It’s extremely rare for any party in a UK general election to get an outright majority of votes – no government since the 19th century has done that. Even the Labour landslide of 1945 secured only 48.1% of the vote. Occasionally a government has won more seats than the second-placed party with fewer votes, but it’s pretty rare (Conservatives in 1951, Labour in 1974). Thatcher won all her elections as PM, though you're right, she never won an outright majority.

In general I agree with Philip that the tendency in recent years is for party leaders to be hated far more than their records deserve. This seems to be the case in Australia as well as the UK and the USA. Reagan, Clinton and the Bushes, Cameron and Blair, Keating, Howard and Gillard have been detested in a way that seems visceral and mindless, out of proportion to their faults, which are admittedly many.

I also agree that genuine and interesting leaders are likely to be controversial and divisive – Churchill, Hawke and Keating, and Howard (for all his “relaxed and comfortable” ambitions) put people’s backs up because they tried to change things, and succeeded.
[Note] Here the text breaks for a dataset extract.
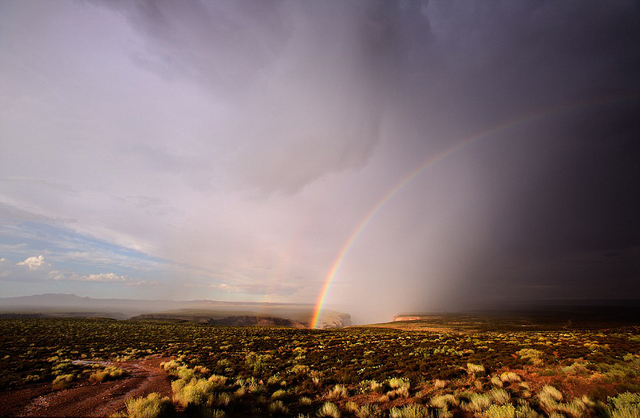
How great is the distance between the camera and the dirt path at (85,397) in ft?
31.0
Thatcher, though, I think is an exception. I lived in the UK for most of the Thatcher years. She deserved to be loathed, not because she was divisive (though she was), but because she was a vindictive practitioner of class war who deliberately destroyed sections of British industry and the communities that relied on them. She instituted a new and even more ugly brand of crony capitalism in place of the comfortable elitism of the British establishment (who loathed her almost as much as the left), and virtually gave away public assets to buy votes. She took the country into a war that would have been unnecessary if the Foreign Office and security forces were half competent, fuelling militaristic populist sentiment to boost her position from the most unpopular post-war Prime Minister to a comfortable election win in 1982.